Mit einem Mix aus Rollenspiel und Minecraft holt sich Keen Games den Hauptgewinn beim Deutschen Computerspielpreis 2017: „Portal Knights“ erhält den Titel für das „Beste deutsche Spiel“ und 110.000 Euro.
[no_toc]“Das Wichtigste zuerst: Bayern führt!“ jubelte die Jury-Vorsitzende Dorothee Bär eingangs ihrer Laudatio ins Mikro – zu diesem Zeitpunkt stand es noch 2:1 im DFB-Pokal-Halbfinale „ihrer“ Bayern gegen Borussia Dortmund.

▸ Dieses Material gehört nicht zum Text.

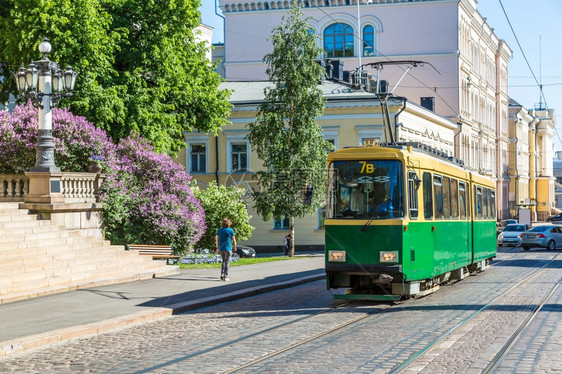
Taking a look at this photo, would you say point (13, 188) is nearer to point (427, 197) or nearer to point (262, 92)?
point (427, 197)

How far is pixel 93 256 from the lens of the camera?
840 inches

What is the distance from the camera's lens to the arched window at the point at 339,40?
221 ft

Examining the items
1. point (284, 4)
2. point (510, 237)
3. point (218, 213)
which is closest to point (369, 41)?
point (284, 4)

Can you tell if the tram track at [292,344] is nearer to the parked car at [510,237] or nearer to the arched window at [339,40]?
the parked car at [510,237]

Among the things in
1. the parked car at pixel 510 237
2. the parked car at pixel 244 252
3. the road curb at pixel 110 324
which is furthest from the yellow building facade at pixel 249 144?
the road curb at pixel 110 324

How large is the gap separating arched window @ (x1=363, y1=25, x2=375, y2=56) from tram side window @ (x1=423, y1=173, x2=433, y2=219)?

Zwei Tore später sollte sich das Ergebnis drehen – und der Rekordmeister verabschiedete sich spektakulär aus dem Wettbewerb, ebenso wie gut eine Stunde zuvor bereits das Münchner Studio Mimimi Productions.

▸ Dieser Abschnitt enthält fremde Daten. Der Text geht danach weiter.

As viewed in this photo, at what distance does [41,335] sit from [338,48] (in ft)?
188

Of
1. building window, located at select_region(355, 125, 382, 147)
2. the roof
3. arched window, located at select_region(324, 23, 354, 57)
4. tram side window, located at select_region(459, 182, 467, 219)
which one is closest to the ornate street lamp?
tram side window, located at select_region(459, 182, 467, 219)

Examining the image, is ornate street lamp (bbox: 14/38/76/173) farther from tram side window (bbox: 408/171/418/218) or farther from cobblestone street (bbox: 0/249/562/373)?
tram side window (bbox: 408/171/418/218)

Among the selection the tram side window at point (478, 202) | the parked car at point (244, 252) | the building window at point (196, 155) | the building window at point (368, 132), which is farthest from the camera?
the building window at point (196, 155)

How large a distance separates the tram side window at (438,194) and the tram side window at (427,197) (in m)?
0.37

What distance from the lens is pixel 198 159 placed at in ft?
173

Und das kam so: Im Hintergrund wurde bereits der überdimensionale 40.000-Euro-Scheck auf die Bühne gewuchtet, Laudator Jens Kosche wollte die Trophäe für das „Beste Gamedesign“ an die Macher von „Shadow Tactics: Blades of the Shogun“ übergeben – doch der Electronic-Arts-Geschäftsführer wurde genauso ignoriert wie Moderatorin Barbara Schöneberger. Stattdessen trat Spieldesigner Dominik Abé eilig ans Mikrofon, dankte für die Anerkennung und erklärte, Mimimi könne an diesem Abend leider keine Preise annehmen.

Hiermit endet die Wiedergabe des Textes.